To aid researchers who have trouble affording the author charges, AAS is increasing its fee waiver budget 10-fold, says chief publishing officer Julie Steffen. The editor-in-chief of AAS journals, Ethan Vishniac, will have the discretion to cover some or all of the author fee based on financial need, though there is no option for a complete fee waiver for the rapid-communication Astrophysical Journal Letters. Vishniac says that the society’s evaluation for financial support will be separate from the scientific review of a paper. He adds that AAS is amenable to researchers who apply for a partial waiver because they had budgeted for the previous rates.

Many astronomers, including Jason Wright of the Pennsylvania State University, say they are happy to see their work and others’ freely available. Wright notes that his university’s library system doesn’t have access to Nature Astronomy, so he appreciates the free-to-read philosophy of the AAS journals.

Other members of the astronomy community praise AAS’s embrace of OA but not its strategy of relying on the journals’ contributors to achieve it. With Plan S and other OA edicts hastening a paradigm shift in scientific publishing, AAS missed out on an opportunity to make the process even more equitable, says Uta Grothkopf, who heads the European Southern Observatory’s Library and Information Centre in Garching, Germany, and has advised and participated in an OA working group for Astronomy & Astrophysics. She says that although many astronomers in the US are accustomed to author charges and paying for them with grant money, that’s not the case for many of their peers in Europe and the rest of the world. “It might be easier for those users to adapt because they’re used to it,” she says. “But that doesn’t mean it’s good.”

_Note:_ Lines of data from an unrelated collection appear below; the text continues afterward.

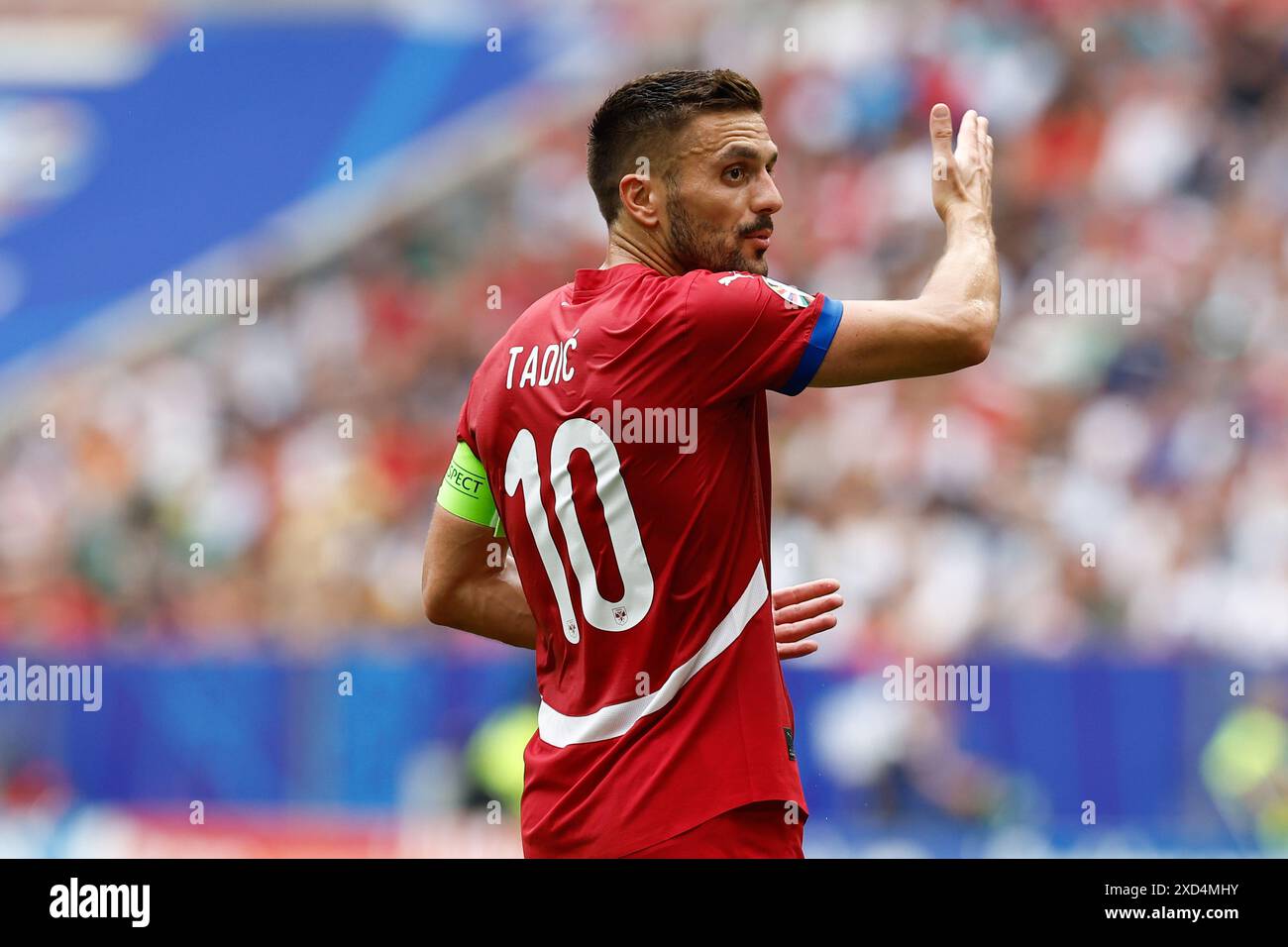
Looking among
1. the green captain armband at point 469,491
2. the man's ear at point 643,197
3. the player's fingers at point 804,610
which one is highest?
the man's ear at point 643,197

Grothkopf says AAS could have pursued models such as Subscribe to Open (S2O), in which libraries pledge to continue paying a subscription fee and, in return, publishers make content fully OA. Several journals from the nonprofit publisher Annual Reviews have adopted the S2O funding scheme in a pilot program. Vishniac says that because AAS aims to break even in publishing each year, adopting S2O likely would force the society to revert to paywalls in the event of “even a small number” of library defections. The society explored other OA models, Vishniac adds, but decided that the author-supported approach would best sustain the scale of its publishing operation. And he says that AAS isn’t pressured to raise author fees because the society doesn’t use its publishing revenue to fund its other activities.

Among the few people outside AAS who learned the news in advance of the 1 September announcement, according to Steffen, were officials at NASA and NSF, which fund a large percentage of the journals’ US-based authors. The agencies were “extremely supportive,” she says, and indicated that the journals’ author fees would be allowable expenses for most grants.

Considering AAS’s complete jump to OA and its efforts to capitalize on its close connections to major funding agencies, other society publishers will be monitoring AAS’s progress, Cochran says. “As a publisher of society journals, I encourage experimentation that the rest of us can learn from.”

Editor’s note, 17 September: The article was updated to include Uta Grothkopf’s connection to Astronomy & Astrophysics.